Database/Develop/Tutorials/Circuit breaker

The Circuit Breaker Pattern

This article is a deep dive into the problem that the Circuit Breaker pattern is designed to address, how it solves that problem, and how to implement the Circuit Breaker pattern in Aerospike applications.

The Circuit Breaker design pattern is used in distributed systems to provide fault tolerance and stability in architectures in which applications make remote calls, such as database operations, over a network connection. This application pattern is especially critical for maintaining stability in high throughput use cases.

As network connectivity is prone to transient errors and outages, especially in cloud environments, high-performance database applications must be designed to be resilient to these types of failure scenarios.

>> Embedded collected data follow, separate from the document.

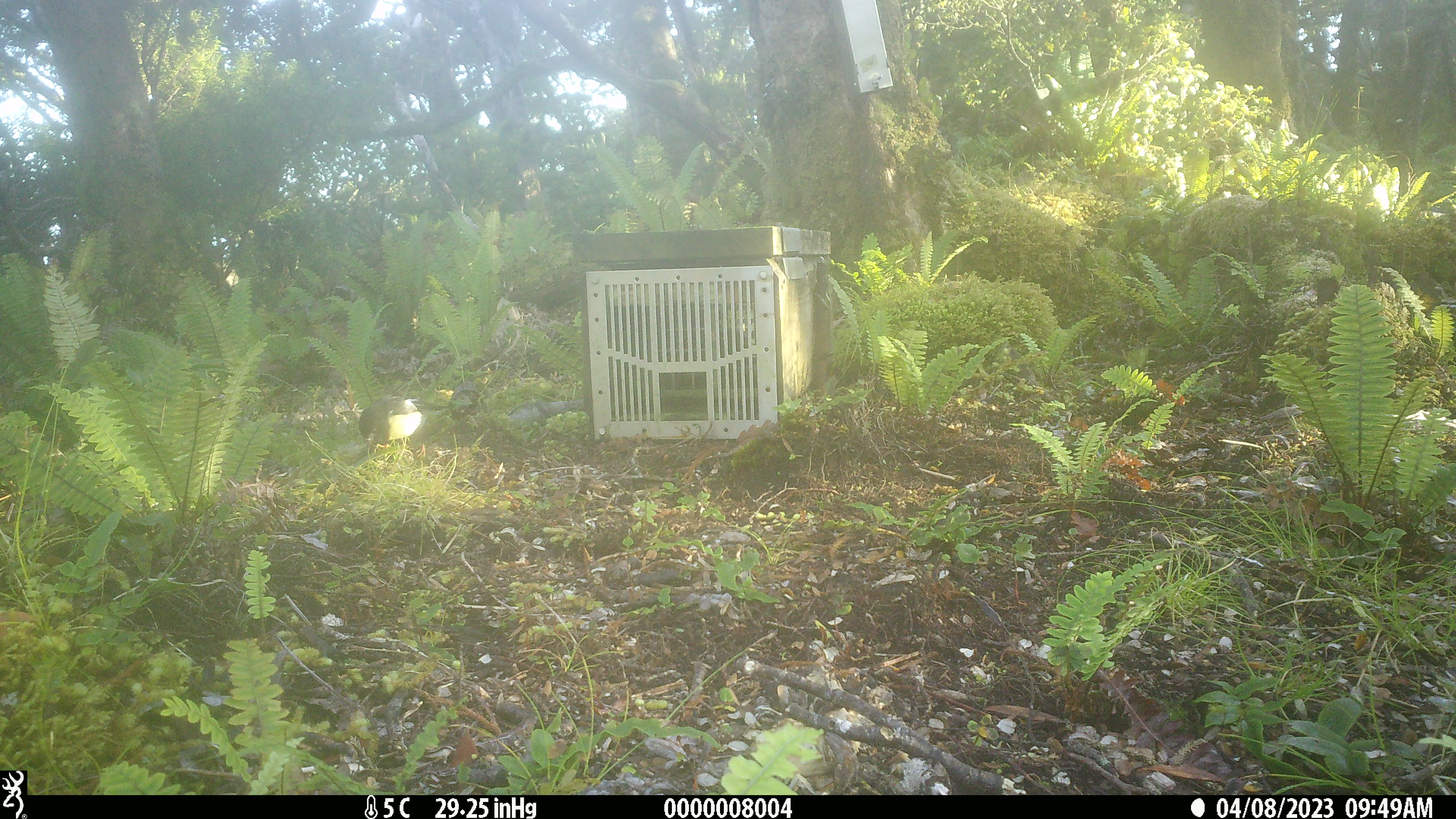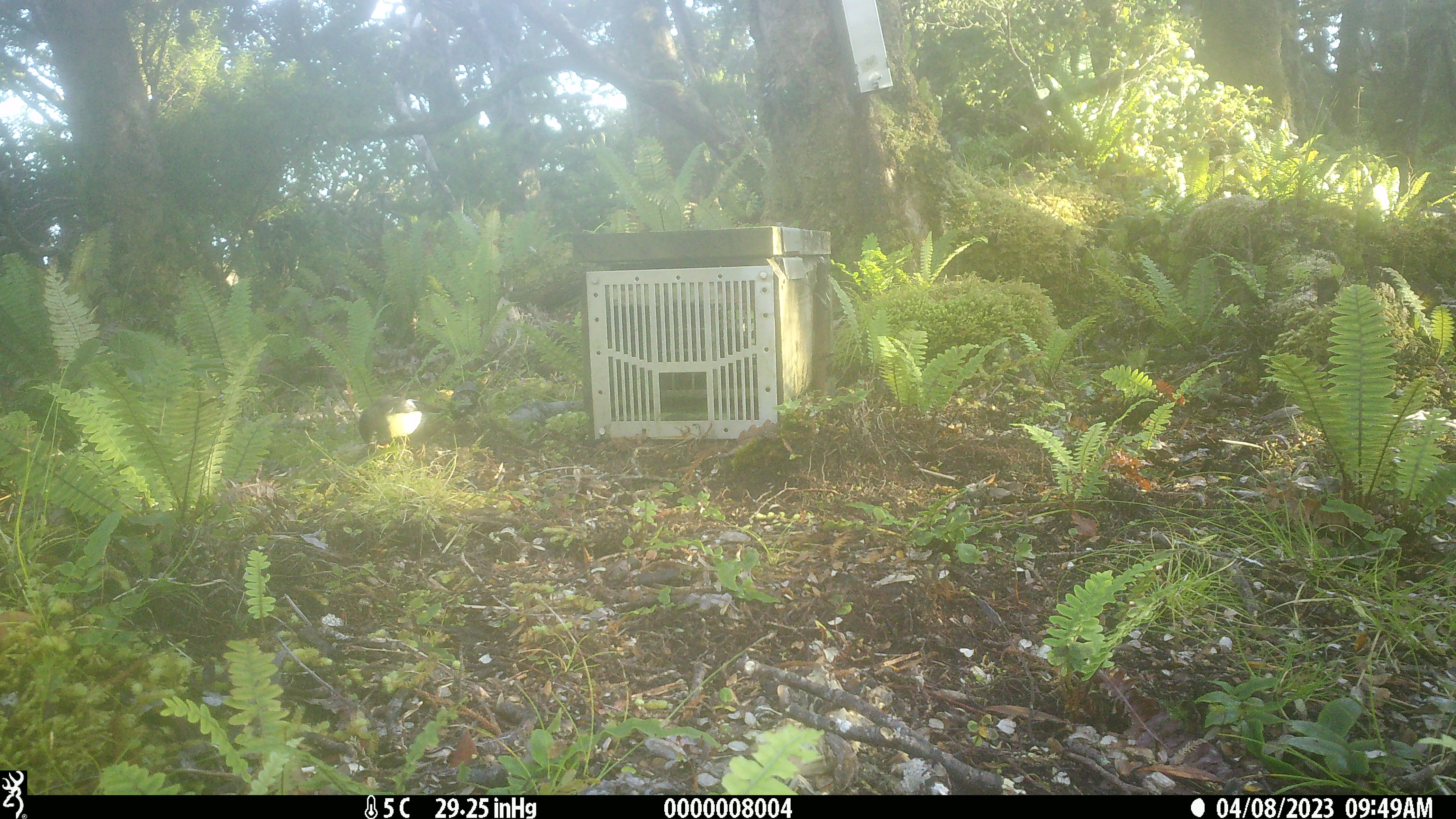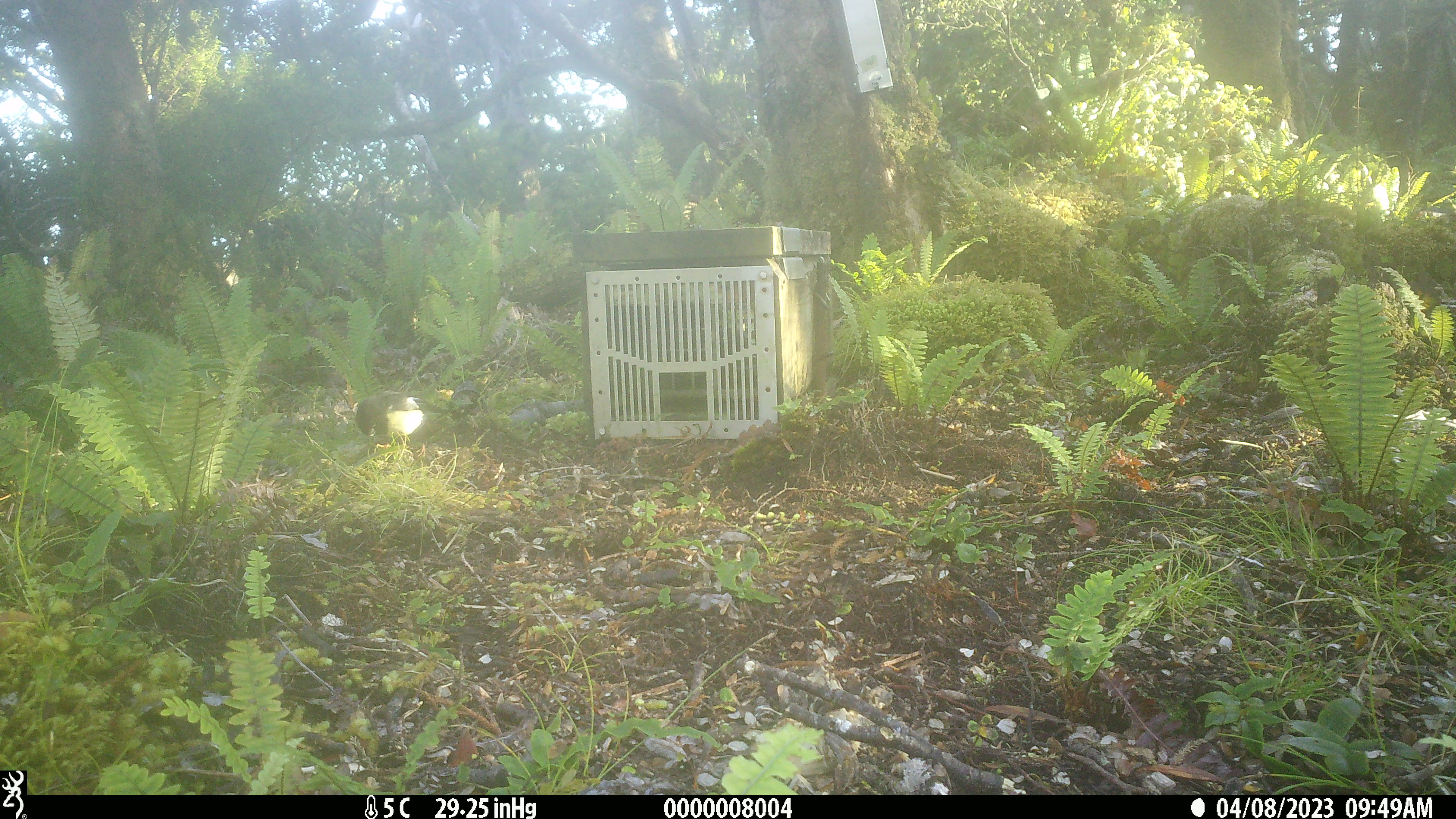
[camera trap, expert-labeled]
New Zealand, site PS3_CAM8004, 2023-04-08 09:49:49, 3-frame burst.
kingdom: Animalia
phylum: Chordata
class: Aves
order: Passeriformes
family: Petroicidae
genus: Petroica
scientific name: Petroica macrocephala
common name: tomtit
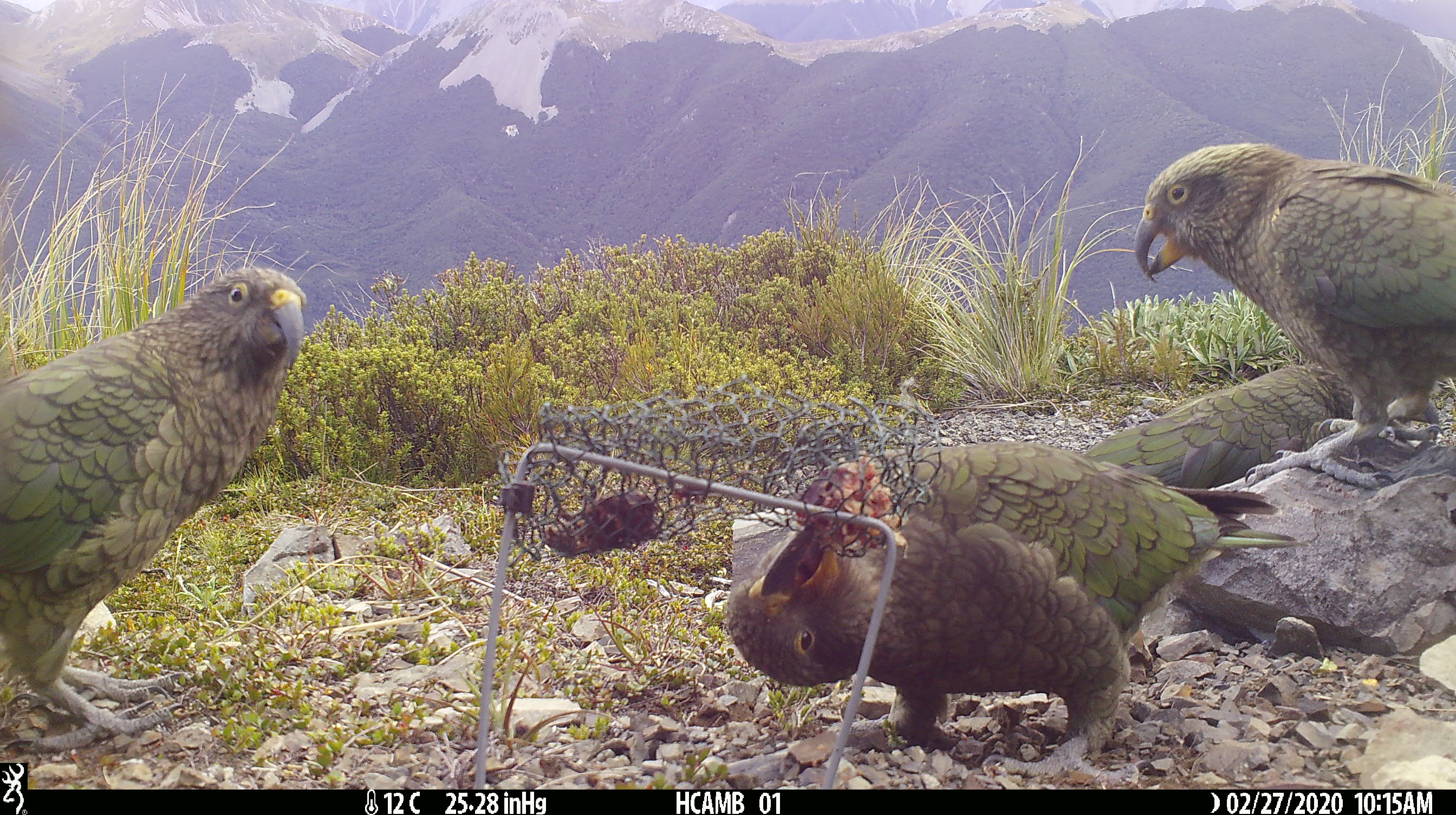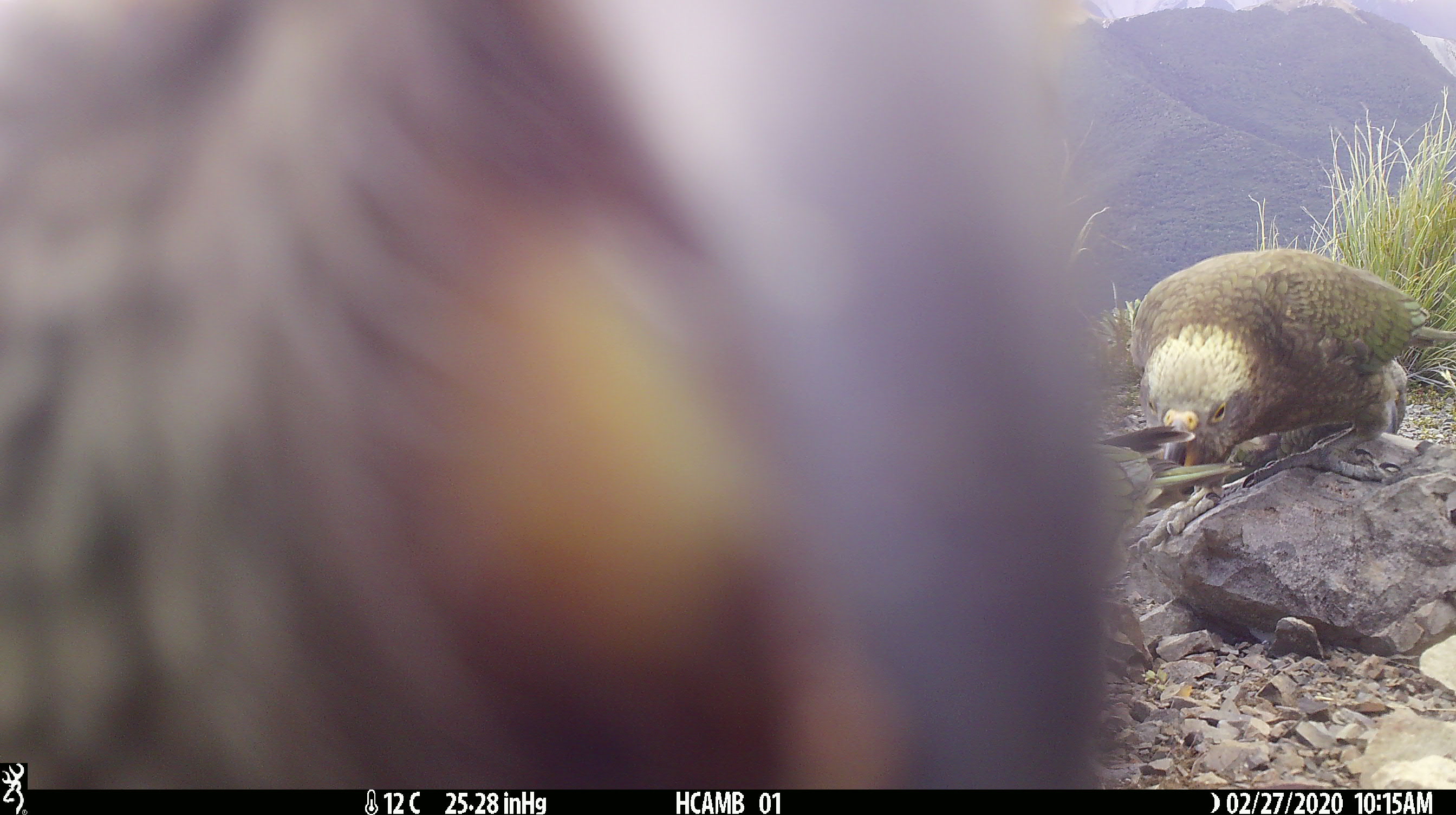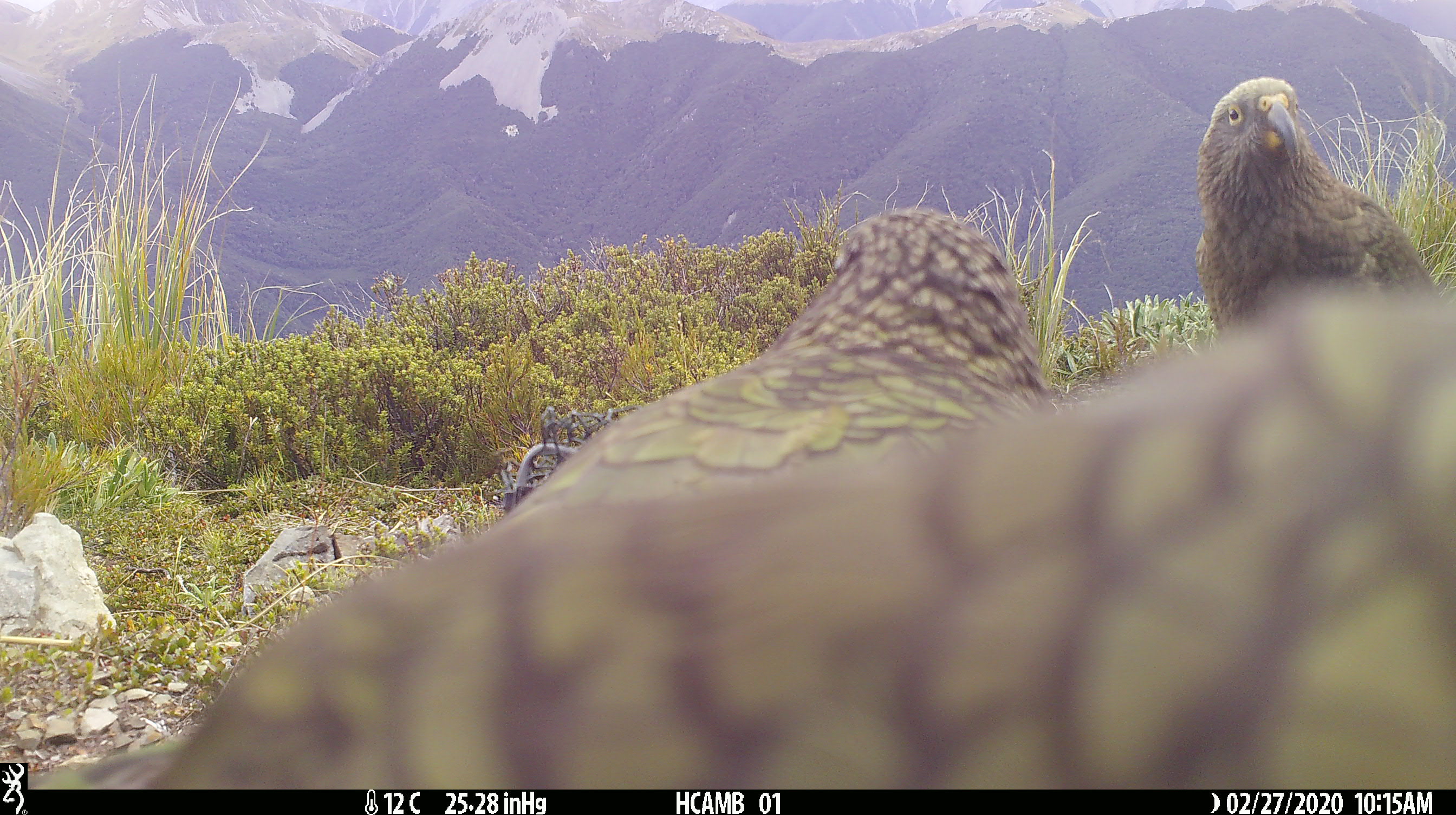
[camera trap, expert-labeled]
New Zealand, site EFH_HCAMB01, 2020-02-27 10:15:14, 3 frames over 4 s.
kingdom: Animalia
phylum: Chordata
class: Aves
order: Psittaciformes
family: Strigopidae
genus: Nestor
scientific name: Nestor notabilis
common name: kea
Kea (Nestor notabilis).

Aerospike’s high-performance database client libraries implement the Circuit Breaker pattern by default so that application developers using Aerospike Database don’t have to worry about implementing the pattern themselves. However, tuning the circuit breaker threshold for a given use case is critical.

While not discussed here, Aerospike provides additional configuration policies that are important for high-performance applications. See the Aerospike Connection Tuning Guide for details on the configuration policies not discussed in this post.

The problem

Failures where the application doesn’t get a response from the database within the expected time frame, such as a temporary network disruption, can result in an amplification of the load imposed on the entire system. Factors contributing to this load amplification include the increased time network connections remain open waiting on a response, the overhead of churning connections that timeout, application retry policies, and back-pressure queueing mechanisms.

When applications perform high volumes of concurrent database operations at scale, this load amplification can be significantly greater than during steady-state. In extreme cases, this type of scenario can manifest as a metastable failure where the load amplification becomes a sustaining feedback loop that results in the failed state persisting even when the original trigger of the failure state (network disruption) has been resolved.

As a simple example, consider a typical HTTP-based API in which an HTTP request to the application results in a single database read as illustrated in the following sequence diagram:

This steady-state usage pattern creates a generally sustainable system load.

Consider what happens when a network failure results in database operations timing out. Because the application doesn’t know the nature of the network timeout, it might close the TCP connection and open a new one (connection churn). Churning connections can be expensive — especially when a TLS handshake is required. Database applications designed for high availability often retry read commands against replicas (Aerospike does this by default), which, during this type of failure, could also timeout and churn another connection per retry.

The following sequence diagram illustrates connection churn:

circuit-breaker-pattern-http-client-db-node

Each attempted transaction consumes significantly more time and resources than it would during steady-state. The result is “load amplification” triggered by the network outage.

Now imagine hundreds or thousands of concurrent application threads performing hundreds, thousands, or millions of database operations per second. The cost of churning a connection adds up at scale. A network outage lasting mere seconds can trigger a metastable failure that lasts far beyond the trigger event, and the only way to recover is to reduce the load on the system. Simply scaling the system to handle the worst-case load amplification wouldn’t be practical or cost-effective.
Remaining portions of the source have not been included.